Prezydent Duda alarmuje: Atak na Trybunał Konstytucyjny zagraża prawom obywateli!
2024-11-05
Autor: Michał
Podczas konferencji "Quo vadis, Polsko? W obronie demokratycznego państwa prawnego", prezydent Andrzej Duda wyraził swoje zaniepokojenie dotyczące obecnej sytuacji w Polsce oraz roli Trybunału Konstytucyjnego. Jego list, odczytany przez szefową Kancelarii Prezydenta Małgorzatę Paprocką, został także opublikowany na stronie Kancelarii.
Andrzej Duda podkreślił, że "obecnie jesteśmy świadkami niebywałego, bezpardonowego ataku na Trybunał Konstytucyjny", co stanowi bezpośrednie zagrożenie dla bezpieczeństwa prawnego obywateli. Zauważył, że kwestionowanie, niepublikowanie i niewykonywanie orzeczeń Trybunału ma dewastujący wpływ na standardy ochrony podstawowych praw człowieka w Polsce.
W jego opinii, żaden organ władzy w demokratycznym państwie nie ma prawa uznawać orzeczeń Trybunału za nieistniejące.
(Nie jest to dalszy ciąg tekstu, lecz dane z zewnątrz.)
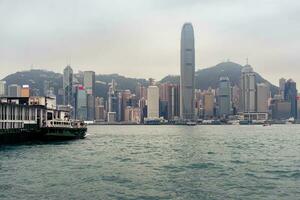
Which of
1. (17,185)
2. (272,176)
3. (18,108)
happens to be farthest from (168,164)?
(18,108)

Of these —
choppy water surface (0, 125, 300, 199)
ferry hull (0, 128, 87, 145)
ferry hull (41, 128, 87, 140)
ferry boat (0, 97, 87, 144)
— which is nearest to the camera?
choppy water surface (0, 125, 300, 199)

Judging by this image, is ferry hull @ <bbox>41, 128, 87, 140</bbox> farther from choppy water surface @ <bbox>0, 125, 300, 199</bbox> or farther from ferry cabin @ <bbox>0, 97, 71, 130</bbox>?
choppy water surface @ <bbox>0, 125, 300, 199</bbox>

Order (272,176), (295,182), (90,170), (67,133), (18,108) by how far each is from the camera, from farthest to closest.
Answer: (67,133) → (18,108) → (90,170) → (272,176) → (295,182)

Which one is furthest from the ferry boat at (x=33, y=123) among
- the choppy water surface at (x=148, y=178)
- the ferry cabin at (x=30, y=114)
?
the choppy water surface at (x=148, y=178)

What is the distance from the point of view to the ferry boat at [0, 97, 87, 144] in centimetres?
9419

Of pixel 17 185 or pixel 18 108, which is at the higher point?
A: pixel 18 108

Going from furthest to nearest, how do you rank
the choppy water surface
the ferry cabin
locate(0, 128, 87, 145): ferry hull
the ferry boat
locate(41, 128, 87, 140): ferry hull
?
locate(41, 128, 87, 140): ferry hull < the ferry cabin < the ferry boat < locate(0, 128, 87, 145): ferry hull < the choppy water surface

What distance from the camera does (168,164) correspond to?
5866 centimetres

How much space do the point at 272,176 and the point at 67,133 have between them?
2853 inches

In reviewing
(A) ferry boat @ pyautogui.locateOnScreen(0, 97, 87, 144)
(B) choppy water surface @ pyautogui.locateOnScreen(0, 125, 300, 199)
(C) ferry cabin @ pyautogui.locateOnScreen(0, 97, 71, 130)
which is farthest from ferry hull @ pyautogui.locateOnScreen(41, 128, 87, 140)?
(B) choppy water surface @ pyautogui.locateOnScreen(0, 125, 300, 199)

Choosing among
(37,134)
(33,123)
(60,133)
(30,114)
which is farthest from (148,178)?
(33,123)

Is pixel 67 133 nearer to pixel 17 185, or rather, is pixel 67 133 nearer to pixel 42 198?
pixel 17 185

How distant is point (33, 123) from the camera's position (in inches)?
4262

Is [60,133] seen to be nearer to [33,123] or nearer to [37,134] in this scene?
[37,134]
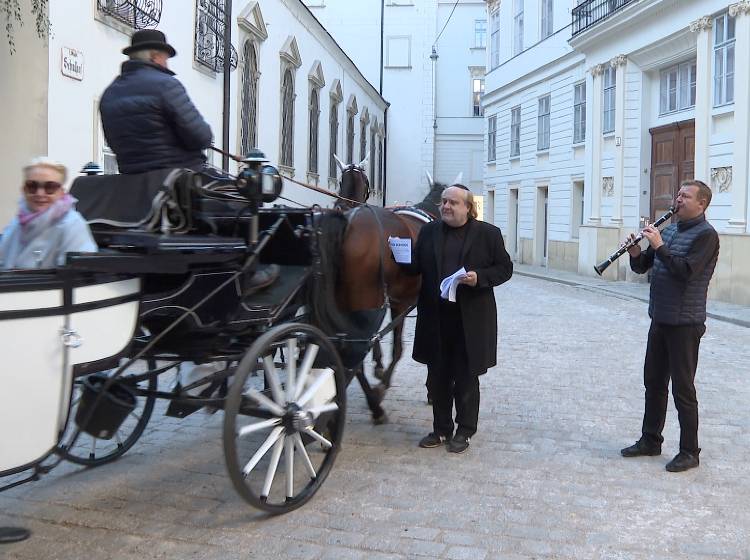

Duda skrytykował działania wykonawcze polegające na odmowie publikacji wyroków Trybunału Konstytucyjnego, które dotyczą praw i wolności obywateli, kwalifikując je jako bezprawne.
Duda zaznaczył, że Trybunał Konstytucyjny powinien cieszyć się niepodważalnym autorytetem i działać w sposób efektywny. "Jest to centralny, konstytucyjny organ państwa, a pozostałe władze powinny stworzyć mu jak najlepsze warunki do wykonywania jego zadań oraz respektować jego niezależność," podkreślił.
Prezydent zwrócił również uwagę na odpowiedzialność rządzących, którzy, jeśli nie wywiązują się ze swojego obowiązku, mogą być pytani o swoje intencje w kontekście obrony demokratycznych zasad.
6 marca br. Sejm przyjął uchwałę, stwierdzając, że ignorowanie wyroków Trybunału Konstytucyjnego może być uznane za naruszenie zasady legalizmu. W związku z uchwałami sejmowymi dotyczącymi wyboru sędziów TK, uznano, że niektórzy z nich nie powinni pełnić swoich funkcji.
Od tamtej pory wyroki wydane przez Trybunał nie są publikowane w Dzienniku Ustaw, co dodatkowo podsyca kontrowersje i napięcia polityczne w Polsce. Nowe cienie nad rządami w kraju niosą pytania o przyszłość demokratycznych instytucji oraz o to, czy Polska wciąż będzie w stanie bronić swoich obywateli przed naruszeniem podstawowych praw.